*Given problem*: Please find each line in the records below that contains the word "duck" and copy those lines in full. Case counts when matching.

*Stored rows*:
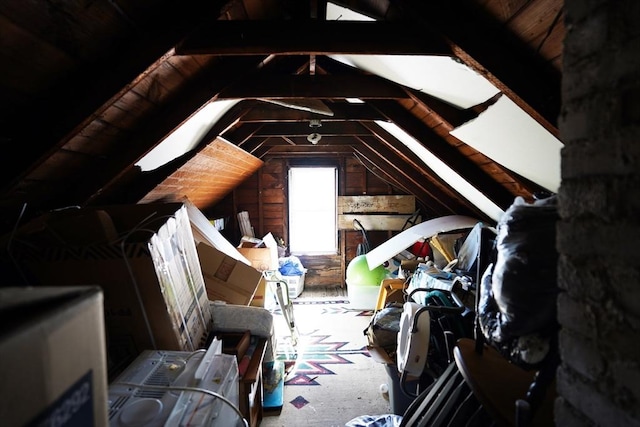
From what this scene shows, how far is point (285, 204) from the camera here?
5.47 metres

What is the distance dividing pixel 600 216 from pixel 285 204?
16.3 feet

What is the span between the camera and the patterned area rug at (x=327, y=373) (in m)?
2.36

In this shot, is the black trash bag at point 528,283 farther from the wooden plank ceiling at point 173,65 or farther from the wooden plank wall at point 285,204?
the wooden plank wall at point 285,204

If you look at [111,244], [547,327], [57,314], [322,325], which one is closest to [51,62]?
[111,244]

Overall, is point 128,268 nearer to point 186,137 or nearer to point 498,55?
point 186,137

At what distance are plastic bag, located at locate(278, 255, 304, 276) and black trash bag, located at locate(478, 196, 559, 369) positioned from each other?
4.09m

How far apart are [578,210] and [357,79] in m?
1.79

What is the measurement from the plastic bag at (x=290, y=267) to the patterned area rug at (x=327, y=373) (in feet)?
2.48

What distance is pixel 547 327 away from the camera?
0.90m

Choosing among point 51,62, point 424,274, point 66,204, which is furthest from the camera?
point 424,274

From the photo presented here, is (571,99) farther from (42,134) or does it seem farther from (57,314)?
(42,134)

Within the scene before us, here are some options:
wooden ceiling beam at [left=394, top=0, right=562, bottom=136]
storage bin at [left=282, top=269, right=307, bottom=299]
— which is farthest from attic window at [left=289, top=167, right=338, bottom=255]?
wooden ceiling beam at [left=394, top=0, right=562, bottom=136]

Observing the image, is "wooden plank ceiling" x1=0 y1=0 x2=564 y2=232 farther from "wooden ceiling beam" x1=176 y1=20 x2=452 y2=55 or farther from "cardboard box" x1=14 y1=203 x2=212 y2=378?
"cardboard box" x1=14 y1=203 x2=212 y2=378

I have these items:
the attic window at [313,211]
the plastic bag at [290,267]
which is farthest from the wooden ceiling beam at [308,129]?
the plastic bag at [290,267]
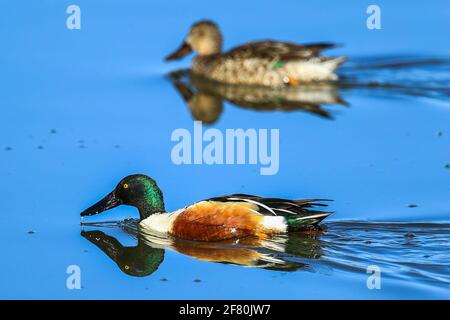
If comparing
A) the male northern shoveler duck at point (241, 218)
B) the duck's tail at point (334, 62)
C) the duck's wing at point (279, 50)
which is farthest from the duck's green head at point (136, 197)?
the duck's tail at point (334, 62)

*Full solution*:
A) the male northern shoveler duck at point (241, 218)
B) the duck's tail at point (334, 62)
C) the duck's wing at point (279, 50)
which is farthest from the duck's green head at point (136, 197)?
the duck's tail at point (334, 62)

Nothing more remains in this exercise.